TASK 1 =>
Answer these questions about the thread on moving to San Francisco:
(a) Which months of the summer will the original poster be in San Francisco?
(b) What kind of rental does shazow call very difficult to find in SF?
(c) Which place does kordless say BART doesn't go to?

SOURCE DOCUMENT =>
Ask HN: Moving to San Francisco: Best way to find an appartment - rmanocha

I'm moving to San Francisco for the summer (June to Mid August) for an internship. I was wondering what's the best way to find an apartment for this period. I've checked Craigslist so far, but was wondering if there are any better options/sites where I can look up listings?<p>Also, I'll be working in Redwood City, so what would be the best area to live in? The office is very close to the BART station, so theoretically I can live in SF and come down daily for work. Is that a recommended option?
======
shazow
<http://padmapper.com/> and co are great for finding apartment rentals, but I
suggest you consider something like <http://airbnb.com/> too.

It's very difficult finding a rental with less than a 12 month lease in SF.
The best part of Airbnb or similar is, if you travel light, you can spend some
time in different neighbourhoods which vary significantly in SF.

End of the day, you might even save some money compared to renting.

------
kordless
I think someone else mentioned it, but BART doesn't go to Redwood City.

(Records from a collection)
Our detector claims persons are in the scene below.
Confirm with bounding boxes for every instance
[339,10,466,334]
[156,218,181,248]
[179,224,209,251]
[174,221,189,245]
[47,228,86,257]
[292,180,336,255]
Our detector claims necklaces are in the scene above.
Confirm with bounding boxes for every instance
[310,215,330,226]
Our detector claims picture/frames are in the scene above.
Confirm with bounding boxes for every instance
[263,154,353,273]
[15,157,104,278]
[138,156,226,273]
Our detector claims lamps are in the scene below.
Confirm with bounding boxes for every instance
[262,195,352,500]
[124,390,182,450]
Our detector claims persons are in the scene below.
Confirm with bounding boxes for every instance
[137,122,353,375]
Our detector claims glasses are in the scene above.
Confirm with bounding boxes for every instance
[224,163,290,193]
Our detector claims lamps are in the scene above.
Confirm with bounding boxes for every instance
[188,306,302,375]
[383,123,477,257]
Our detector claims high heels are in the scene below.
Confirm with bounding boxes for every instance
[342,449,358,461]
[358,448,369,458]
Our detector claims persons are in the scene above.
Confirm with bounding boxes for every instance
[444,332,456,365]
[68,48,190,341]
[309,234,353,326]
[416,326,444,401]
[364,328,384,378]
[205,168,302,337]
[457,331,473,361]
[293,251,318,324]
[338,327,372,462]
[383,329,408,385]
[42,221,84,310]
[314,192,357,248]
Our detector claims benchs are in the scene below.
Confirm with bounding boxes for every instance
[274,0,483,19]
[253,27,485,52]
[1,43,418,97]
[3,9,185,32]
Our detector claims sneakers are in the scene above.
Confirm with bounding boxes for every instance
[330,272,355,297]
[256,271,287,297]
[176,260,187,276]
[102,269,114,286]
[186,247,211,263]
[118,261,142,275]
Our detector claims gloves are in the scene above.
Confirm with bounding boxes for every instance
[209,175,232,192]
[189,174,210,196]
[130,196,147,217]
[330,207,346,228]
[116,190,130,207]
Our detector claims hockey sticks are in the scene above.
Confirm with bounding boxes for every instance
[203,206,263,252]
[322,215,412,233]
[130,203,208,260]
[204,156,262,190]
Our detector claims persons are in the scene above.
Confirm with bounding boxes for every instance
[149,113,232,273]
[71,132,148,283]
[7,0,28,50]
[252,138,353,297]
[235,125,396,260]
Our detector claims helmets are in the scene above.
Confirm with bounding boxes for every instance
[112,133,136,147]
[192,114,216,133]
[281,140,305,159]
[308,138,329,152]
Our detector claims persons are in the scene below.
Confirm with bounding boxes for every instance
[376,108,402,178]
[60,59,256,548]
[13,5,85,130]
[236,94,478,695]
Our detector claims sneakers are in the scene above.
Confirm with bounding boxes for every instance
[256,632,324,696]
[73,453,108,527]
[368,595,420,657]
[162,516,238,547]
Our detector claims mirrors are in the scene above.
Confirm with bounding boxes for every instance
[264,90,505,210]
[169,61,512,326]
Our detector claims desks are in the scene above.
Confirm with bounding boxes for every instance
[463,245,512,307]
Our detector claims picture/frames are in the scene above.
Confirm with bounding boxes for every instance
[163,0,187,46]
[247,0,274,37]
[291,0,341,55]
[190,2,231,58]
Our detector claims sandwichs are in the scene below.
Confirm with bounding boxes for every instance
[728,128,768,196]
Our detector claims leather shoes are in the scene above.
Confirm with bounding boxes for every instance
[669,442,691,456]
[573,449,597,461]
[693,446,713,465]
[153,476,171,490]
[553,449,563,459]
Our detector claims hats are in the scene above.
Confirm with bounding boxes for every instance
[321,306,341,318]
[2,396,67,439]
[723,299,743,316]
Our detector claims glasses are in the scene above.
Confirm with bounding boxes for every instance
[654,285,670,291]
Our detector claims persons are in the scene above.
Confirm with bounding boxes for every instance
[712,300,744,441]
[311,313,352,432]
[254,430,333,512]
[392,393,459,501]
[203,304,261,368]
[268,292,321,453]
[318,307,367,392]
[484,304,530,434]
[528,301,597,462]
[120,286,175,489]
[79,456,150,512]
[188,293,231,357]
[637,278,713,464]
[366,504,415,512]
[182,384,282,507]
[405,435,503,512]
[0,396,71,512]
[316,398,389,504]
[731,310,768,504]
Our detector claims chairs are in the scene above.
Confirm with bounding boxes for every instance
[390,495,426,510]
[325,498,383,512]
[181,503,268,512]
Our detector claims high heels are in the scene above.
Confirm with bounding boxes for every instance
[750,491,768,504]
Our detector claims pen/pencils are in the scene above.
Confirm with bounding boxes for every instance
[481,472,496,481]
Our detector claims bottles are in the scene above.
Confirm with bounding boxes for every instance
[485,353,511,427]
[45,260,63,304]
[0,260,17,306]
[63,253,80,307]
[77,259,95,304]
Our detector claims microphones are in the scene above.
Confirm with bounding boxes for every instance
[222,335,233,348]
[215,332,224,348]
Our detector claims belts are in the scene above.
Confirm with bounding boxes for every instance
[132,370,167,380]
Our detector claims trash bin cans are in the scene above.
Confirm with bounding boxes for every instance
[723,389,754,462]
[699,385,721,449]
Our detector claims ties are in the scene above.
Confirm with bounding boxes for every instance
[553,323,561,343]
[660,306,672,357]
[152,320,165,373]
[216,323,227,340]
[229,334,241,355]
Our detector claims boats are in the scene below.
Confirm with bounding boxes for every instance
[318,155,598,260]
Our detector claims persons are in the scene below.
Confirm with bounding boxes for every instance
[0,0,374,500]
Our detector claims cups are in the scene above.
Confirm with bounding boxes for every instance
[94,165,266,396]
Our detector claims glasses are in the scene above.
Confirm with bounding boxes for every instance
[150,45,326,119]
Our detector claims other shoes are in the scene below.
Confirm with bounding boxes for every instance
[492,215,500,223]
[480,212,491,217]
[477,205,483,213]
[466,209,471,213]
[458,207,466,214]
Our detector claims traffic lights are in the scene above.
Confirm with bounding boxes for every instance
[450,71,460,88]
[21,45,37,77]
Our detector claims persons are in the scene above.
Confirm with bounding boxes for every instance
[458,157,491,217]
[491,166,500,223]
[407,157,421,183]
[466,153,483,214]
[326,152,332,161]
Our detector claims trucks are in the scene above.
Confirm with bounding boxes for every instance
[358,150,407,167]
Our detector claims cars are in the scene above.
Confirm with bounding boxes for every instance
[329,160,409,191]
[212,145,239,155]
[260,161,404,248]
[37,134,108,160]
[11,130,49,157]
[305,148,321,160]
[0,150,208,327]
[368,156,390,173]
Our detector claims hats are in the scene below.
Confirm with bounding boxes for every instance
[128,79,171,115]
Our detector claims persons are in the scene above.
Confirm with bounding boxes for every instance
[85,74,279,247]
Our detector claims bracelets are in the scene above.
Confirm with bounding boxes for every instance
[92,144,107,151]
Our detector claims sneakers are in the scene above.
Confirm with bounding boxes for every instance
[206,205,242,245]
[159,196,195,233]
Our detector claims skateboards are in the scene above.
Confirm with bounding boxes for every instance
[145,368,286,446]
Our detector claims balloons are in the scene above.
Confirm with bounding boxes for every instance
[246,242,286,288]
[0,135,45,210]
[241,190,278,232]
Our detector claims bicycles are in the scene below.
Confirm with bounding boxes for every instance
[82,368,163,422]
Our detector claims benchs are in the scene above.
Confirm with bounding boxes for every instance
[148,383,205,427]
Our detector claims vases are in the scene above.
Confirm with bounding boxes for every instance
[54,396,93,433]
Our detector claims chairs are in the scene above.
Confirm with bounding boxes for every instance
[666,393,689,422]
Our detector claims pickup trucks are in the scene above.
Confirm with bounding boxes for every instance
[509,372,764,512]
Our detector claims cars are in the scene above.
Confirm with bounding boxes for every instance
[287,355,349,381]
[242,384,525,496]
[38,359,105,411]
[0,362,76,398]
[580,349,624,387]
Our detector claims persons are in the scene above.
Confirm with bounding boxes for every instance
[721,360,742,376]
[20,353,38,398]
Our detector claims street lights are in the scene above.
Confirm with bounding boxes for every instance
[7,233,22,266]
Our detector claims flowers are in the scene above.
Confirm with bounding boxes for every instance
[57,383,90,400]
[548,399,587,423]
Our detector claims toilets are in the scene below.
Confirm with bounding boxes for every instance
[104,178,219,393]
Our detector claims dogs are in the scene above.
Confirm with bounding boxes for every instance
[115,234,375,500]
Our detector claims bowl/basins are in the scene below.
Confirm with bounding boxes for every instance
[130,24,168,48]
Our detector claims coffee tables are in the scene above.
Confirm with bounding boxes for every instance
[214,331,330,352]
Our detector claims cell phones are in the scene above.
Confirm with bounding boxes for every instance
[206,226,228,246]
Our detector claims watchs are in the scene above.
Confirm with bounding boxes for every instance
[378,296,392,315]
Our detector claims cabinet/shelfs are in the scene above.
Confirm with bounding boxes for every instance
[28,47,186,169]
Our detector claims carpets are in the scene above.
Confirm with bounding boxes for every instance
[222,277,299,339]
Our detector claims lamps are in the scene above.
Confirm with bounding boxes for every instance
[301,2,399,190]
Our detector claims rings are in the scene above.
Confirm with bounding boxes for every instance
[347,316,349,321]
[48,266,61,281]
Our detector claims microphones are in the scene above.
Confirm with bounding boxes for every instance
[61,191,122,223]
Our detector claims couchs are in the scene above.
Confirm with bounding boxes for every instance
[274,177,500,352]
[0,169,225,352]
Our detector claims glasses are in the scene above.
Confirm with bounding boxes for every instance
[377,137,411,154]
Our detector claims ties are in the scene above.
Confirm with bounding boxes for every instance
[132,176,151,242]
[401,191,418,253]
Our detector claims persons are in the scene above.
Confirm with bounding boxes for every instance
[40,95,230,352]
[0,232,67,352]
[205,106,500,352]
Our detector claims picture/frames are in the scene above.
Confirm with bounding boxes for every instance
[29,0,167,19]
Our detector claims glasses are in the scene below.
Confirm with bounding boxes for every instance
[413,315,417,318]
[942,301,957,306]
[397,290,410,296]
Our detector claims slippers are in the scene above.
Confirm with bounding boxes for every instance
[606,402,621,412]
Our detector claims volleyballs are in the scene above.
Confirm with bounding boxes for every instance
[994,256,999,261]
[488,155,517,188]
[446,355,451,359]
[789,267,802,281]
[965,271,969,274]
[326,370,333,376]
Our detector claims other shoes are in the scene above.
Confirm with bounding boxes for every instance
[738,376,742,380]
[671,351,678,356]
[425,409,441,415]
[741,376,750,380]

TASK 2 =>
Scale the records, starting with their first line and going on through the line containing "[310,215,330,226]". Write out every one of those lines again, request lines included and unchanged, but multiply each bounding-box coordinate by 1.5 and round it to a whole number, with halves rounded up.

EXERCISE SOLUTION 1 =>
(a) June to mid-August.
(b) A rental with less than a 12 month lease.
(c) Redwood City.

EXERCISE SOLUTION 2 =>
Our detector claims persons are in the scene below.
Confirm with bounding boxes for every instance
[509,15,699,501]
[234,327,272,372]
[269,336,314,377]
[261,332,284,368]
[71,342,129,386]
[438,270,504,383]
Our detector claims necklaces are in the scene above.
Confirm with bounding boxes for every instance
[465,323,495,339]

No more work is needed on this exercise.